This week, we wrapped up the linear regression topic by presenting projects in which we developed a model to predict a movie's success.

For my project, I looked at movies "Based on a True Story" and collected data to determine which features are the most influential to the Worldwide Gross of movies belonging to this category.

I used Beautiful Soup to scrape data from IMDB.com, BoxOfficeMojo.com, and TheNumbers.com, and found 10 features for movies Based on a True Story:

  1. MPAA Rating (G/PG/PG-13/R)
  2. Runtime
  3. IMDB Score
  4. Opening # Theaters (Domestic)
  5. Opening Gross (Domestic)
  6. Total # Theaters (Domestic)
  7. Total Gross (Domestic)
  8. Peak movie season (Categorical variable equal to 1 if released during summer/holidy season)
  9. Budget
  10. Genre (Action, Adventure, Biography, Comedy, Crime, Documentary, Drama, Family, History, Horror, Music, Mystery, Romance, Sport, Thriller, War, Western)

▶ Task input:
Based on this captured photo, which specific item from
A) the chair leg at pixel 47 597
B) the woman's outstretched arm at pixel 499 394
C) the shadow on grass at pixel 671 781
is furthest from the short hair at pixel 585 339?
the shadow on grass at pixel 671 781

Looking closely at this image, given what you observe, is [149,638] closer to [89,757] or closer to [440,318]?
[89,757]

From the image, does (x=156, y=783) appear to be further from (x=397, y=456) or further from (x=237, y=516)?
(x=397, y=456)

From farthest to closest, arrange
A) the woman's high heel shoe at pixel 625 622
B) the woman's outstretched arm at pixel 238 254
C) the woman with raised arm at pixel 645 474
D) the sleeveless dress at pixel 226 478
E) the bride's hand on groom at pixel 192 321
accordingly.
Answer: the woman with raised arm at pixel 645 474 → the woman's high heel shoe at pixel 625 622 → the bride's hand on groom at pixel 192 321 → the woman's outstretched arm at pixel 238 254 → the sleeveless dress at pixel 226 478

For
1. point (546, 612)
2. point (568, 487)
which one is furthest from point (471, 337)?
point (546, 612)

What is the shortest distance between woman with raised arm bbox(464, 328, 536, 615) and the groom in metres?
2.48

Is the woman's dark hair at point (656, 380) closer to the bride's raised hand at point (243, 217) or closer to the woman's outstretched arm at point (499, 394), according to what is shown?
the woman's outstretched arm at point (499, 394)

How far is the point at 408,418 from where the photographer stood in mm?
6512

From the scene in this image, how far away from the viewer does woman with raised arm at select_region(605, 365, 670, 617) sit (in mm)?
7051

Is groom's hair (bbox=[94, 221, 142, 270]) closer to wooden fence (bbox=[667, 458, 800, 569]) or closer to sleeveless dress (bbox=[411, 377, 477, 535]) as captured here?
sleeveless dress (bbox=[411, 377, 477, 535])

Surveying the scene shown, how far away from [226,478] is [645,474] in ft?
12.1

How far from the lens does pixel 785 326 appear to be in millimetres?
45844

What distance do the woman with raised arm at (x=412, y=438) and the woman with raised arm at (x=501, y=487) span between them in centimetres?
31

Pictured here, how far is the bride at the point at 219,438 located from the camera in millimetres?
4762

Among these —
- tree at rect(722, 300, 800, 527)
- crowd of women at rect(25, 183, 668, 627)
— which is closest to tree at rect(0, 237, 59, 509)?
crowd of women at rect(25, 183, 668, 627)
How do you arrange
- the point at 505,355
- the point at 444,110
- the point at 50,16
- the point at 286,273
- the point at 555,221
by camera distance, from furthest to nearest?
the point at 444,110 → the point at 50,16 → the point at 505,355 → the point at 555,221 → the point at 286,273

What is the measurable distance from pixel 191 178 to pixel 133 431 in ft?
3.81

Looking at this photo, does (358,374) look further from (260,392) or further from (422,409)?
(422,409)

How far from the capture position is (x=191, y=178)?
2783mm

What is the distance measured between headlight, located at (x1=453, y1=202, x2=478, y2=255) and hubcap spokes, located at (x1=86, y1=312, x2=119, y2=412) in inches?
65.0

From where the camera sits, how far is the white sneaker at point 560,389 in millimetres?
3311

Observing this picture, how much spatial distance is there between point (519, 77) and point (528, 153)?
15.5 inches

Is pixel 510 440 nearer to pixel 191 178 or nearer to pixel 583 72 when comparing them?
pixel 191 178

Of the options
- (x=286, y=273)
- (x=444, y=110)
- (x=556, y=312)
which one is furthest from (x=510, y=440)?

▶ What to do:
1. Repeat the text from the movie regression write-up, starting at "8. Peak movie" and ending at "Thriller, War, Western)".
2. Gather every line of the entries that contains the word "appear", and copy each one unchanged.

▶ Answers:
1.
8. Peak movie season (Categorical variable equal to 1 if released during summer/holidy season)
  9. Budget
  10. Genre (Action, Adventure, Biography, Comedy, Crime, Documentary, Drama, Family, History, Horror, Music, Mystery, Romance, Sport, Thriller, War, Western)

2.
From the image, does (x=156, y=783) appear to be further from (x=397, y=456) or further from (x=237, y=516)?
How far from the lens does pixel 785 326 appear to be in millimetres?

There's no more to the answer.